2022 in numbers: GitLab.com deployment and Delivery team overview
2022 has been a year of growth for the Delivery group. We welcomed four new team members and re-organized into two independent teams with a shared Delivery mission.
As well as forming teams and figuring out how best to support the Delivery domain, we've continued to iterate on our deployment and release processes and successfully lowered Mean Time To Production at the same time as the number of changes from across GitLab grows. This issue, similar to the 2021 review takes a quick look back at our year.
GitLab.com deployments in 2022
A combination of faster deployments, fewer deployment blockers, and improved deployment scheduling allowed us to deploy over 3000 times during 2022! August was our busiest month with 113 deployments, closely followed by November with 109. Both months massively exceeded our busiest 2021 month - August with just 80 deployments.

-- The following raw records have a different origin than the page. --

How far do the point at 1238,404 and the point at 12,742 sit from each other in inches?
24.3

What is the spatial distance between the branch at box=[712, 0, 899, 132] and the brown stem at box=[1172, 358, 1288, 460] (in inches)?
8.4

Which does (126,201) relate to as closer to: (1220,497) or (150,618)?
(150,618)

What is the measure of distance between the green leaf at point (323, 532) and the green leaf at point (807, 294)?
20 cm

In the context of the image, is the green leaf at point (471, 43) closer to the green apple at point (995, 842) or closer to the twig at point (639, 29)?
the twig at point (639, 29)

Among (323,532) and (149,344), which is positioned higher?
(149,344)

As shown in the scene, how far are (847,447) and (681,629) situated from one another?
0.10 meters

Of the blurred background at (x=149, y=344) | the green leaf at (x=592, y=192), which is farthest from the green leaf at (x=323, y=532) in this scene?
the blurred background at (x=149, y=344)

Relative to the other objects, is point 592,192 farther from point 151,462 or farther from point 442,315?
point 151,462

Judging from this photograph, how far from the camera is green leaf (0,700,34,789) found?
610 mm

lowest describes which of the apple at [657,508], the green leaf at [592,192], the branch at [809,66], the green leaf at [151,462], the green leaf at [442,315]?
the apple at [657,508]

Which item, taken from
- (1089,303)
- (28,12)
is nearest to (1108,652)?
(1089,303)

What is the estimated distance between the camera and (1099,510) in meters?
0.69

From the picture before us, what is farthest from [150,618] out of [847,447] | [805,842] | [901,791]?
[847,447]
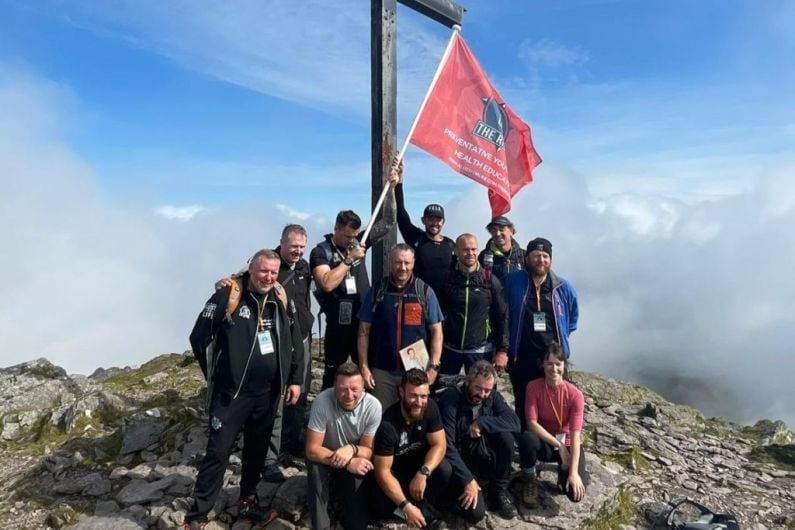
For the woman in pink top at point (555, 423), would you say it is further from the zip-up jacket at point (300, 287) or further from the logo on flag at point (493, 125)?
the logo on flag at point (493, 125)

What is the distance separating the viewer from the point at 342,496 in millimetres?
6238

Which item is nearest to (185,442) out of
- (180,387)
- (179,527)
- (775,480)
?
(179,527)

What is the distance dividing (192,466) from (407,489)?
3.93 metres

The increased number of deployments again translated into MTTP improvements and we managed to achieve our lowest-ever MTTP twice during 2022 - first in February with 15.96hrs, then improved again during November with 14.7hrs.
Going deeper into MTTP
MTTP is affected by three factors and improvements across all three have allowed us to remain close to our 12hr target:
-
Deployment pipeline duration - the time it takes to deploy a change affects how many deployments can take place each day. In 2022 we reduced pipeline duration by re-ordering the pipeline and by separating post-deploy migrations for better control. We're still working on metrics to track this accurately but the existing Deployment SLO dashboard shows the drop from ~6hrs per deployment down to ~5hrs or less and considerably fewer spikes from deployments being delayed by some kind of failure or incident. As an SLO we're seeing over 95% of pipelines complete in under 8hrs.
Source dashboard
-
Deployment availability - excellent GitLab.com availability and changes to incident severity use have increased the amount of time available for deployments. In Delivery, we've been tracking the duration and root cause of deployment blockers on this epic. Unsurprisingly, months with fewer blockers have higher numbers of deployments and also show lower MTTP.
-
Deployment frequency - improved deployment scheduling combined with shorter deployments and more deployment time has increased the number of deployments. As a proxy measure of how well our deployment scheduling is working we track how many tagged packages actually get deployed to Production. Ideally, we would be deploying 100% of tagged packages meaning there would be no wasted time or resources creating packages that we don't use. The graph below shows that in recent weeks most packages have been deployed.
Source dashboard
All of these measures tell us when we're being delayed but not always why. To bring these separate measures together and help us decide our next steps for MTTP we're working to improve deployment pipeline observability.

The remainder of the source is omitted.